=== Extrait ===
◆ ◆ ◆ ◆ ◆ ◆ ◆
La danse du cimetière” de Richard Chizmar est dans la même veine, aussi brève, mais plus elliptique, et n’a pas su m’accrocher.

Le cœur révélateur” d’Edgar Allan Poe est le texte classique de l’anthologie, un fondateur du genre, avec un personnage à l’esprit froid, calculateur (il se défend du terme malade) qui après un crime rondement mené, s’enfonce dans un tel délire, une telle auto-persuasion que son crime va être découvert, qu’il en vient à se dénoncer lui-même aux policiers devant lesquels il se pavanait, sûr de son fait. C’est court, profondément anxiogène comme peut l’être un esprit à la fois tordu et perfectionniste une fois mis sur les mauvais rails.
Cela n’en rend les autres textes de pur suspense que bien fades.

Aeliana” de Bev Vincent tient surtout du pulp, avec une fillette orpheline, sauvage, qui se change en louve sur un territoire urbain disputé, et le point de vue d’une flic chargée d’enquêter sur les crimes sanglants du quartier. Quelques bonnes idées narratives, mais une trame éculée.
◆ ◆ ◆ ◆ ◆ ◆ ◆
=== Données ===
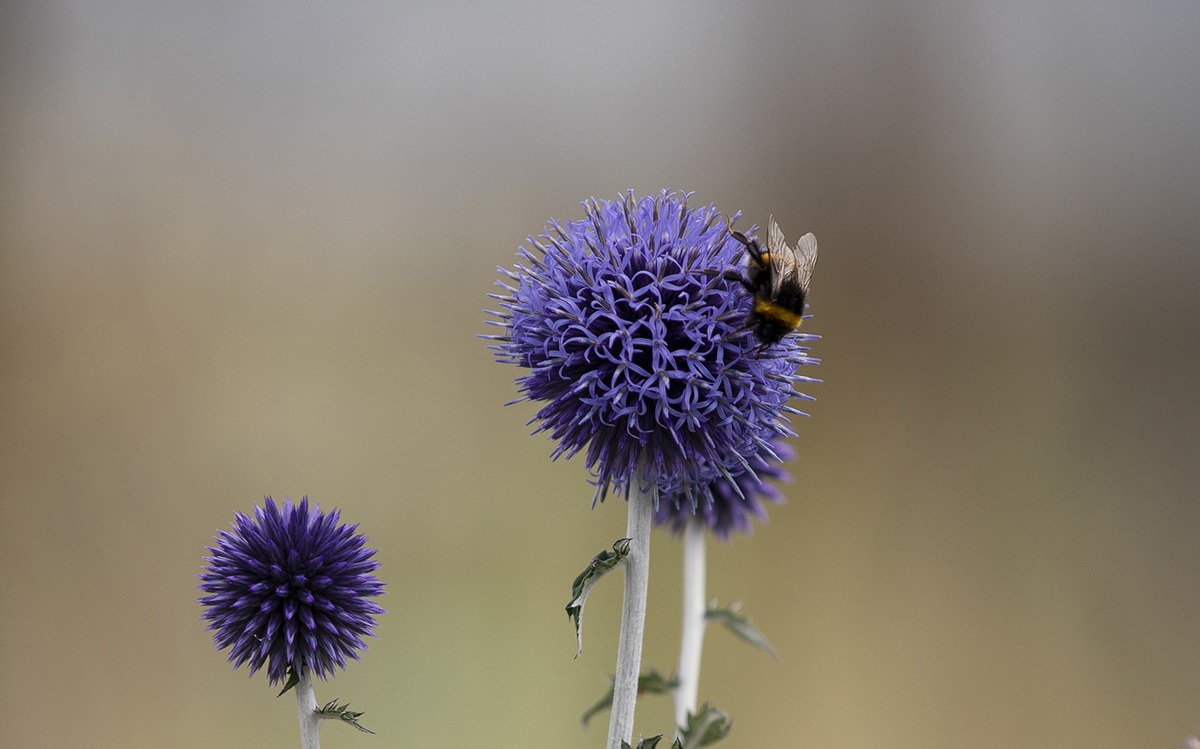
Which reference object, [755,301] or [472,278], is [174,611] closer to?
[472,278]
◆ ◆ ◆ ◆ ◆ ◆ ◆
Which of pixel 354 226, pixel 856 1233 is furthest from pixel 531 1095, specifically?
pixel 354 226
◆ ◆ ◆ ◆ ◆ ◆ ◆
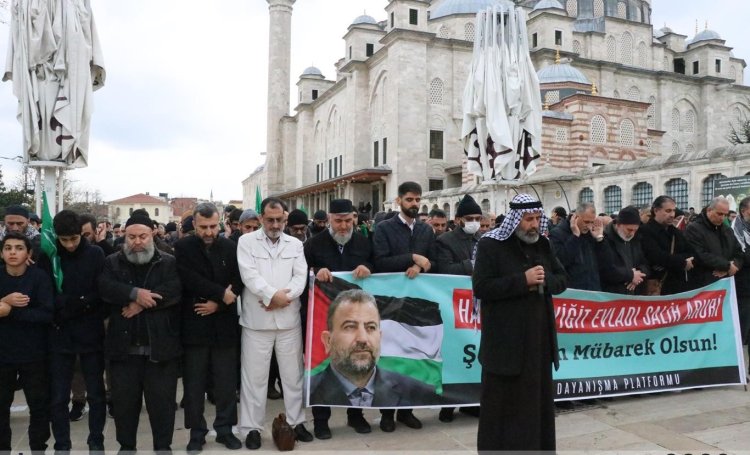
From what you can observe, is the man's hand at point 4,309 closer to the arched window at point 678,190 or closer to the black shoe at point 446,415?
◆ ◆ ◆ ◆ ◆ ◆ ◆
=== Consignes ===
- 1) Reproduisez à l'identique le passage de l'extrait situé entre « La danse du » et « les mauvais rails. », ces deux bornes comprises.
- 2) Relevez chacune des lignes des enregistrements dans lesquelles figure le mot « closer ».

=== Réponses ===
- 1)
La danse du cimetière” de Richard Chizmar est dans la même veine, aussi brève, mais plus elliptique, et n’a pas su m’accrocher.

Le cœur révélateur” d’Edgar Allan Poe est le texte classique de l’anthologie, un fondateur du genre, avec un personnage à l’esprit froid, calculateur (il se défend du terme malade) qui après un crime rondement mené, s’enfonce dans un tel délire, une telle auto-persuasion que son crime va être découvert, qu’il en vient à se dénoncer lui-même aux policiers devant lesquels il se pavanait, sûr de son fait. C’est court, profondément anxiogène comme peut l’être un esprit à la fois tordu et perfectionniste une fois mis sur les mauvais rails.

- 2)
Which reference object, [755,301] or [472,278], is [174,611] closer to?
From what you can observe, is the man's hand at point 4,309 closer to the arched window at point 678,190 or closer to the black shoe at point 446,415?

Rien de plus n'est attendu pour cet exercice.